HP MSA 1000 controller failure - beyond useful life?
Posted on 2012-03-17
The end question is, specifically what would be the expected useful life of an HP MSA 1000 controller board? I had one "go nuts" recently, and it was suggested that it was past its expected life. I think the MSA 1000 is about six years in service. Yes, hard drives fail, but a controller board that is only electronics, in a fairly dust free, static and temperature controlled server room, on a dedicated power circuit, connected via a UPS (standby, with over and under voltage protection) shouldn't "wear out" in about six years should it?
A single drive in the array went bad, not an unusual event.
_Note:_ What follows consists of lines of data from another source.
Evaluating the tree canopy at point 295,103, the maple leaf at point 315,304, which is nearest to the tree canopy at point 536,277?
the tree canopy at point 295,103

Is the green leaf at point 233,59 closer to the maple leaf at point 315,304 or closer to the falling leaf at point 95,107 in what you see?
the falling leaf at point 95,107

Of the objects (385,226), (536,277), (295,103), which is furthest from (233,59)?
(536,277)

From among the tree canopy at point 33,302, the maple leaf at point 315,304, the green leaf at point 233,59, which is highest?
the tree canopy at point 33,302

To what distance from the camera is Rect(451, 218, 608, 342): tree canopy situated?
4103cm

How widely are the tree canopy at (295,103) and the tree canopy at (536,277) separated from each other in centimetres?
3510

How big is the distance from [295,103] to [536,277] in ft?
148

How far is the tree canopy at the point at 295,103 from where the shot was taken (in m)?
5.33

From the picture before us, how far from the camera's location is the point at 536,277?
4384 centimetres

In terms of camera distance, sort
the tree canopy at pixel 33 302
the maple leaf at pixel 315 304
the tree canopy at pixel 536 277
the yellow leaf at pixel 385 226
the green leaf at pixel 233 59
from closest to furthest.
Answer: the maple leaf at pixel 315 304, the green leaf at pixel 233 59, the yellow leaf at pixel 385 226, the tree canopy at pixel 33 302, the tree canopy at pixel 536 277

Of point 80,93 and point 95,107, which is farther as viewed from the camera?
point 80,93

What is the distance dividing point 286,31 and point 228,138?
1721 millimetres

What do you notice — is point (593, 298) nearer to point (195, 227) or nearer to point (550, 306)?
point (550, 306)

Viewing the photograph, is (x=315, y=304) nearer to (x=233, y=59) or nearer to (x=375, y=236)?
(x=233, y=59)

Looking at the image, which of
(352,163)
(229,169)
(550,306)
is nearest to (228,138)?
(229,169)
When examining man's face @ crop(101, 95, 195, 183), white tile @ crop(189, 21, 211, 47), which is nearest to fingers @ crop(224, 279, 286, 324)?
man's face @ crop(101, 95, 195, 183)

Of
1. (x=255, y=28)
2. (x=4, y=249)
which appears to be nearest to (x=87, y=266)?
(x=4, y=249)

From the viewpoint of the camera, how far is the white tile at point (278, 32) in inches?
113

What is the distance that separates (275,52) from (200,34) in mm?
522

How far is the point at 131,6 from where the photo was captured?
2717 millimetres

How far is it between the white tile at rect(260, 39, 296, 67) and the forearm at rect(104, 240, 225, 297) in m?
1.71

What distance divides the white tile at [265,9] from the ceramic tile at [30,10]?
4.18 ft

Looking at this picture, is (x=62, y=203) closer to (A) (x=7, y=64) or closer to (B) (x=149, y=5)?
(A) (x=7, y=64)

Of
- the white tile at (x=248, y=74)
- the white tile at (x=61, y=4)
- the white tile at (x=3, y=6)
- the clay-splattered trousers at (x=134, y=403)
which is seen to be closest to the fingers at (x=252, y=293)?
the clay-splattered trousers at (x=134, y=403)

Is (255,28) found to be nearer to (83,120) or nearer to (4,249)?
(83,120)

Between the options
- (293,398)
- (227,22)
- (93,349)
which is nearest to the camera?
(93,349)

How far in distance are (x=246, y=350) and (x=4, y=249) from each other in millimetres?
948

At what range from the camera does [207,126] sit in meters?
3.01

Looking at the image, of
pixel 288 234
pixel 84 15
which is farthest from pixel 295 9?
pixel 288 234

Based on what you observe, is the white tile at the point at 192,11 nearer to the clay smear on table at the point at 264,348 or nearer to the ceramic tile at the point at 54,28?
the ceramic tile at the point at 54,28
A hot spare was present and configured. The controller did not pick up the failed drive status, and did not pull the hot spare online and rebuild the array automatically as it should have.
Instead, the O/S (Windows Server 2003) ended up seeing the volume as heavily corrupted, and resulted in many errors as end users tried to access shares and the shared files on the volume. The volume could be seen, but the longer things went the more corruption seemed to occur. A rebuild of the volume was a final result, along with replacing the controller board in the MSA 1000.
For more info, the array was one LUN, with RAID6 (ADG). Ten physical disks. Rebuild priority was not set to zero. Everything I know of should indicate the array should have easily survived a single drive failure.